** TASK INSTRUCTIONS **
Your task is to transcribe all of the records exactly and leave out the pictures.

____________________

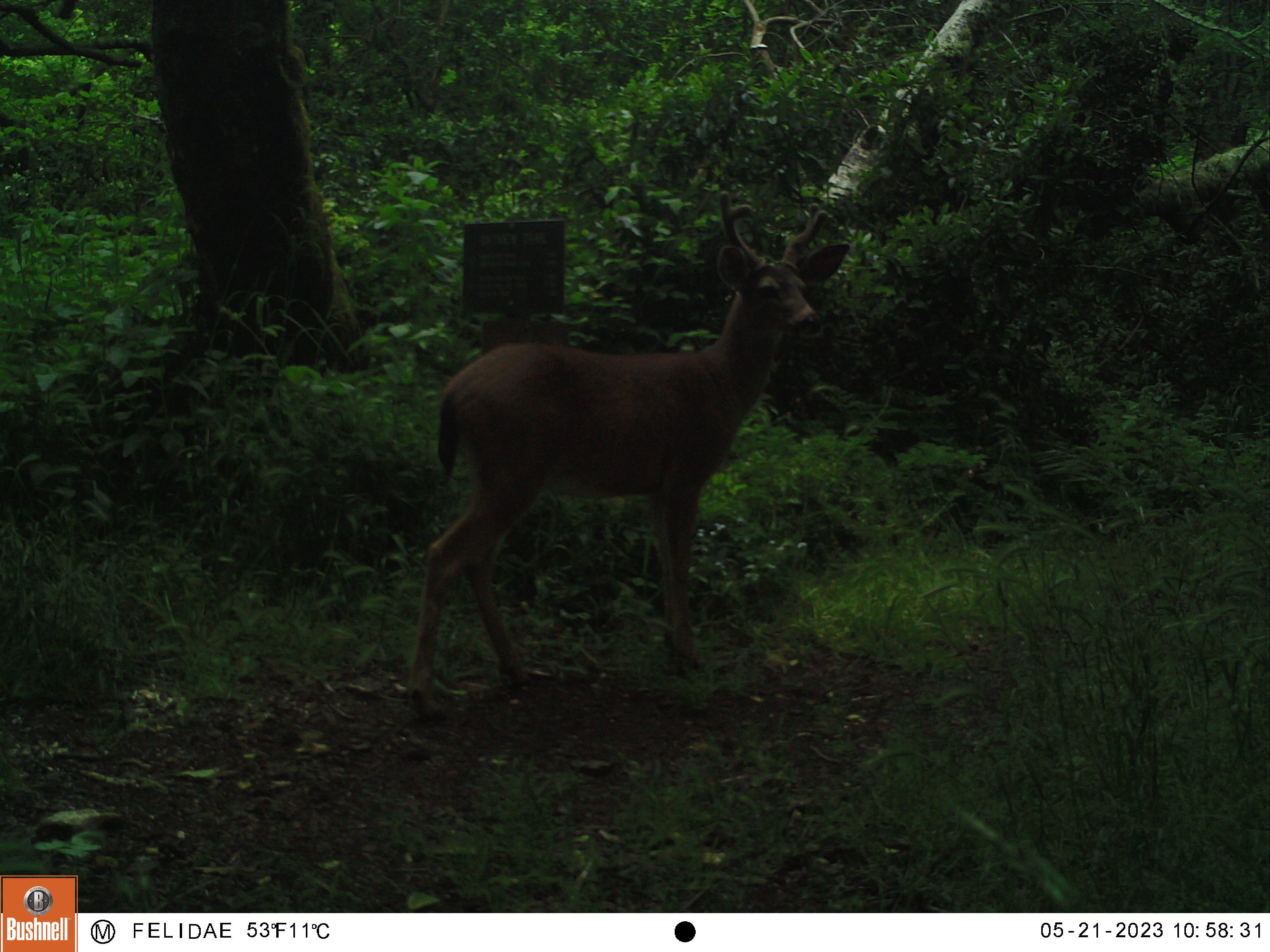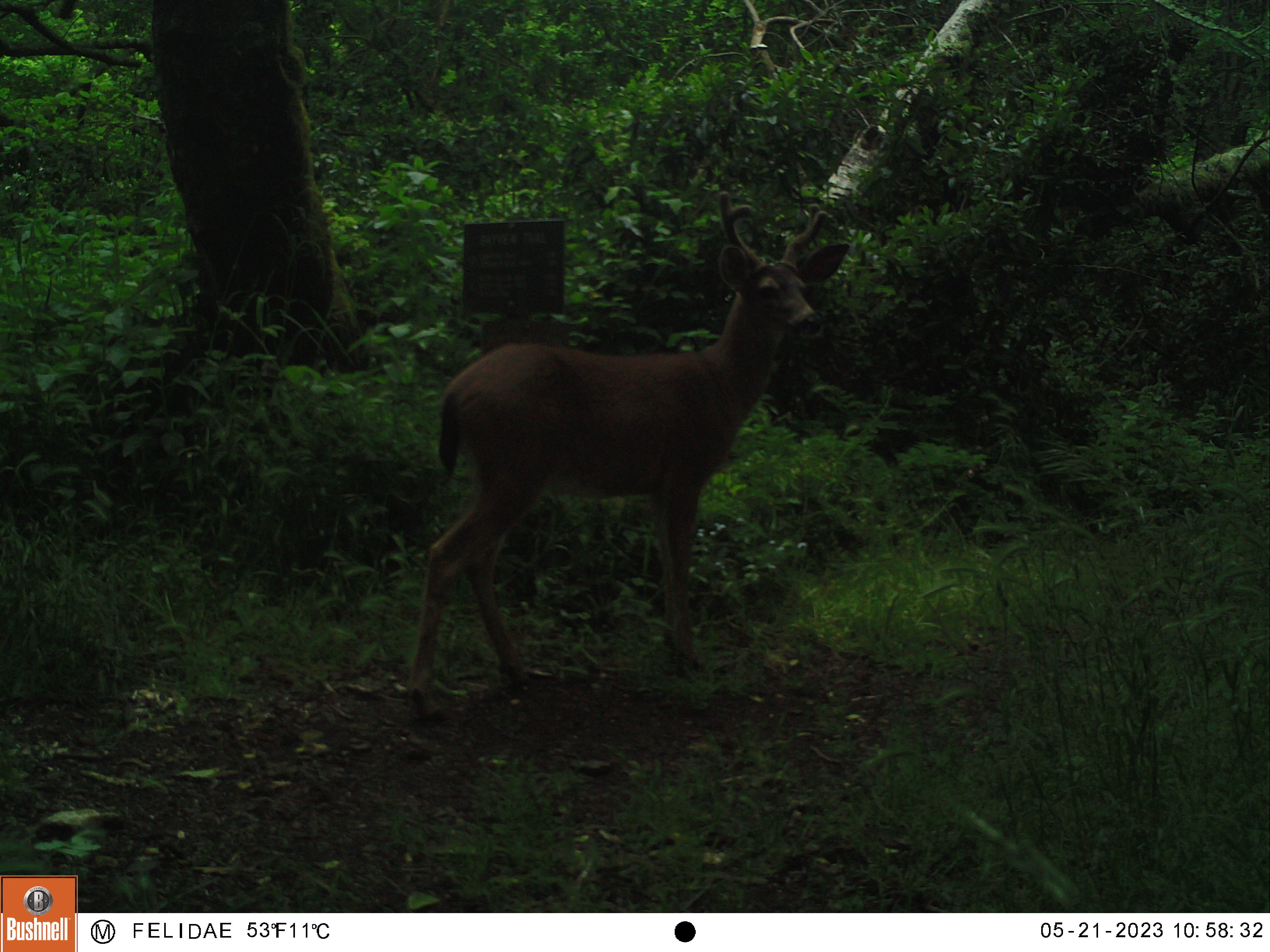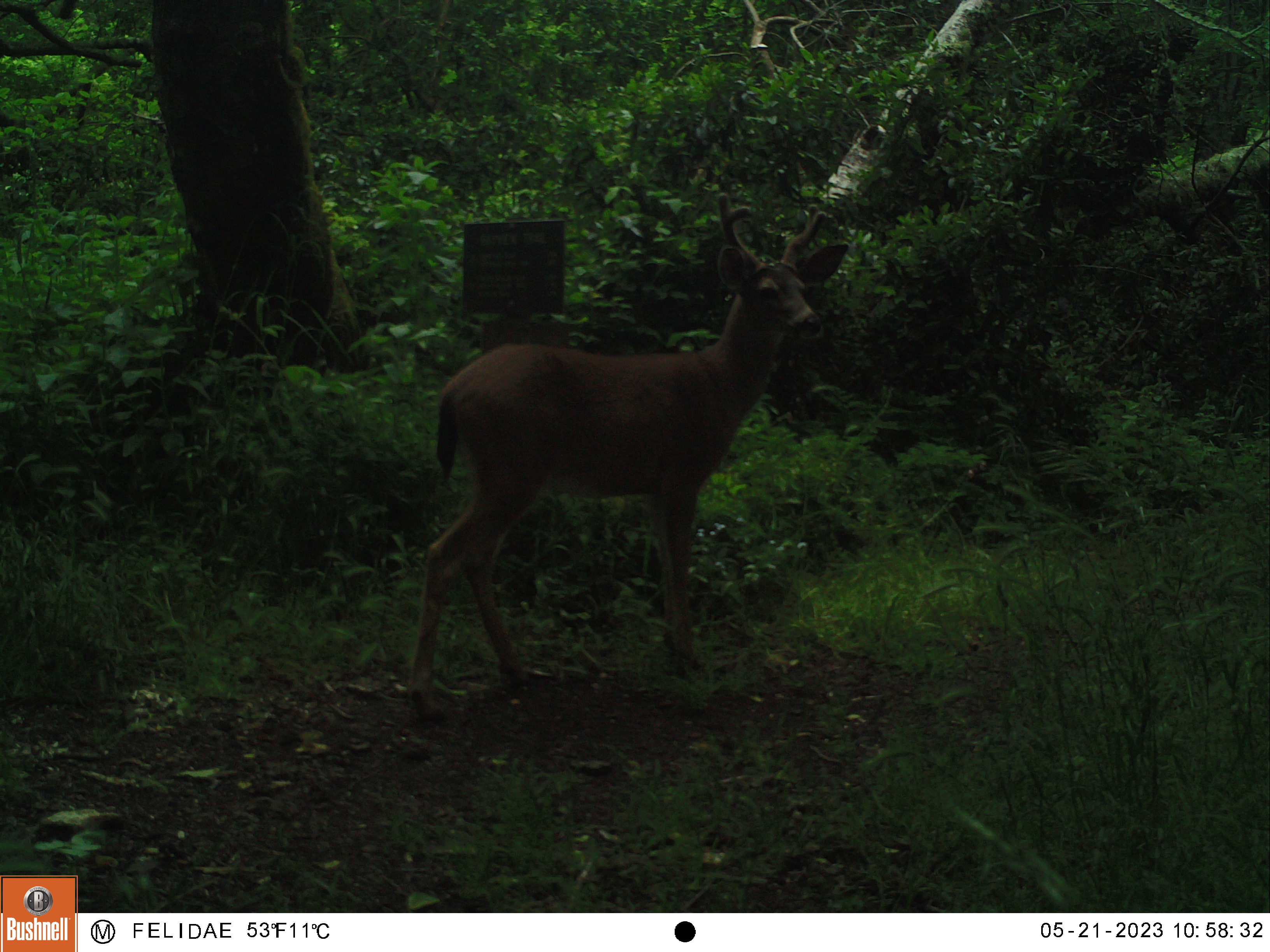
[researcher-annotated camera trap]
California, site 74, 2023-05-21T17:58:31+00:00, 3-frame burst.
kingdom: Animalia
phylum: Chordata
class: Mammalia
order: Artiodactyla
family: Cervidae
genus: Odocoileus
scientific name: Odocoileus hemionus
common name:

____________________

** TASK OUTPUT **
[researcher-annotated camera trap]
California, site 74, 2023-05-21T17:58:31+00:00, 3-frame burst.
kingdom: Animalia
phylum: Chordata
class: Mammalia
order: Artiodactyla
family: Cervidae
genus: Odocoileus
scientific name: Odocoileus hemionus
common name:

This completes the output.